### SELECTED EXCERPT
-*-
This is true.  It's just easier to talk about them as user-triggered
or not.  For reference, [1] and [2] are the patches that implement
wakeup_type in our kernel.

>> If it so happens that a user interacts with the system while it is in
>> this state, the power manager detects it via the user activity message
>> that Chrome sends.  This could be real (keyboard, trackpad) or
>> simulated (lid, power button).  Either way, the power manager responds
>> the same way: it announces the end of the suspend, Chrome thaws its
>> renderers, the full UI comes back up, and the user starts working.  If
>> there is no user activity and all applications report ready, the power
>> manager gets ready to suspend the system again.  Since the NIC is now
>> a wakeup source, the power manager doesn't read the wakeup_count until
>> after all applications have reported ready because accessing the
>> network could increment the wakeup_count and cause false positives.
>>
>> If either the write to /sys/power/wakeup_count or /sys/power/state
>> fails from lucid sleep, the power manager re-announces that the system
>> is in lucid sleep and will re-suspend soon.  It's actually a little
>> smart about this: it will only re-announce lucid sleep if there was a
>> wakeup_count mismatch or if the write to /sys/power/state returned
>> EBUSY.  Other failures only trigger a simple retry and no DBus signal.
-*-
### RAW DATA
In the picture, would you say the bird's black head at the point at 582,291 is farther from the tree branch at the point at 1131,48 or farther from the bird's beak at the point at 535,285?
-*-
Reproduce the entire excerpt on lucid sleep and the power manager word for word.

### OUTPUT
This is true.  It's just easier to talk about them as user-triggered
or not.  For reference, [1] and [2] are the patches that implement
wakeup_type in our kernel.

>> If it so happens that a user interacts with the system while it is in
>> this state, the power manager detects it via the user activity message
>> that Chrome sends.  This could be real (keyboard, trackpad) or
>> simulated (lid, power button).  Either way, the power manager responds
>> the same way: it announces the end of the suspend, Chrome thaws its
>> renderers, the full UI comes back up, and the user starts working.  If
>> there is no user activity and all applications report ready, the power
>> manager gets ready to suspend the system again.  Since the NIC is now
>> a wakeup source, the power manager doesn't read the wakeup_count until
>> after all applications have reported ready because accessing the
>> network could increment the wakeup_count and cause false positives.
>>
>> If either the write to /sys/power/wakeup_count or /sys/power/state
>> fails from lucid sleep, the power manager re-announces that the system
>> is in lucid sleep and will re-suspend soon.  It's actually a little
>> smart about this: it will only re-announce lucid sleep if there was a
>> wakeup_count mismatch or if the write to /sys/power/state returned
>> EBUSY.  Other failures only trigger a simple retry and no DBus signal.